A marker visits all processes (we’ll consider different network topologies shortly). The marker paints a process white when it leaves the process, and a process turns black if it becomes active. If a marker arrives back at a white process, it knows that the process has not become active since its last visit. Since the marker travels along the same communication links as regular process messages, and messages are received in order, the marker can ‘flush out’ messages in transit.
…for the special case of a network in which processes are arranged in the form of a ring (i.e. every process has a unique predecessor from which it can receive messages and a unique successor to which it can send messages), the marker can assert that the computation has terminated if it finds after one round of visits that every process has remained continuously idle since the last visit of the marker to that process.
Next we can consider a strongly connected network:
In every strongly connected network there exists a cycle c, not necessarily a simple cycle, which includes every edge of the network at least once. Let c denote the length of c. The marker will carry an integer m with it with the meaning that all processes seen during the last m edge traversals have been continuously idle, i.e. each of them was white when the marker arrived at the process. The entire algorithm is defined by the following rules:
- Rule 0: Initially every process is black, and the marker departs from an arbitrary process x along some outgoing edge according to Rule 1…
- Rule 1: A marker departs from process x along the next edge (x,y) of the cycle c, only when x is idle. On departure, m is set to 0 if x is black, and to m+1 if x is white. x is then painted white. If m == c then termination is reported.
- Rule 2: When a message arrives at process x, x paints itself black.
For a graph that is not strongly connected, the algorithm can still be used by applying it successively to each of the maximal strongly connected components of the graph in predecessor order.

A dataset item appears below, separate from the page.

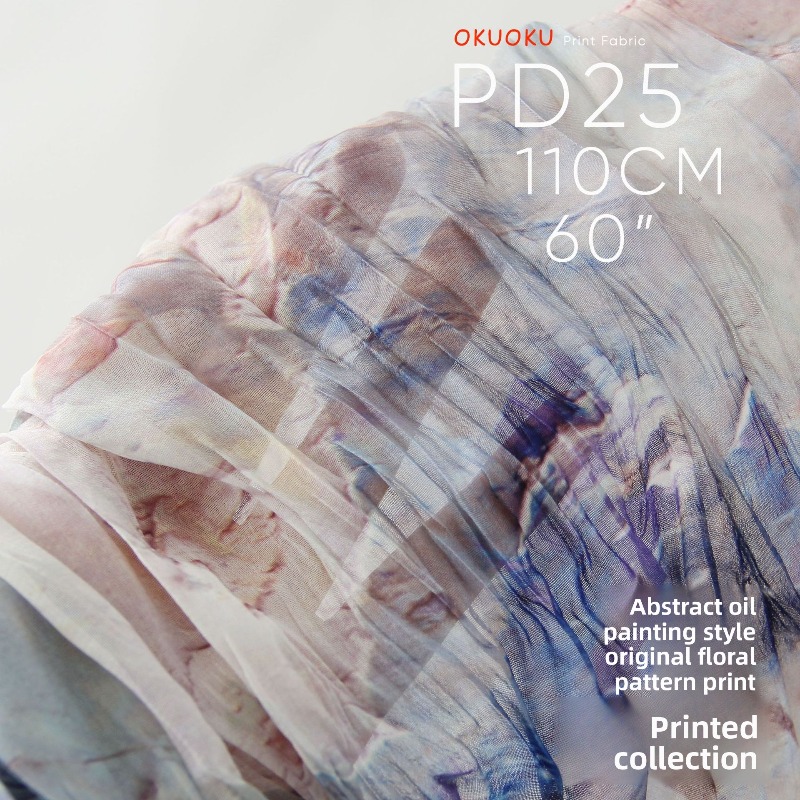 柔らかい薄いクラッシュタイダイプリントシフォン生地、ドレス衣 - Sewing Tie Dye のレビューと価格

Both of these cases require global knowledge of the process graph in order to construct the cycle c. Misra also gives a distributed version of the algorithm in which no global information is available to any process. The marker must traverse all edges of the network, and any standard search strategy may be used (e.g. depth first search).
A new depth first search (we call it a round) is started when a black process is seen. The root of a round is the (black) process where the depth first search started. The marker carries with it the number of its current round; each process retains the last round number of the marker, when the marker visits the process.
- On arriving at a black process: start a new round (increment the round number), paint the process white, and depart along some edge when the process is idle.
- On arriving at a white process, and the marker has a different (higher) round number than the process: designate the sender of the maker as the father, update the round number and propagate the marker according to rules below.
- On arriving at a white process, and the marker has the same round number as the process: if the marker came from a process other than a son, then return the marker to the last sender, otherwise propagate the marker according to the rules below.
To propagate a marker from a white process:
- If there is an edge that the marker has not been sent upon or received from in the current round, then send the marker along that edge.
- If there is no such edge and there is a father, send the marker to the father
- If there is no father (we are at the root), report termination!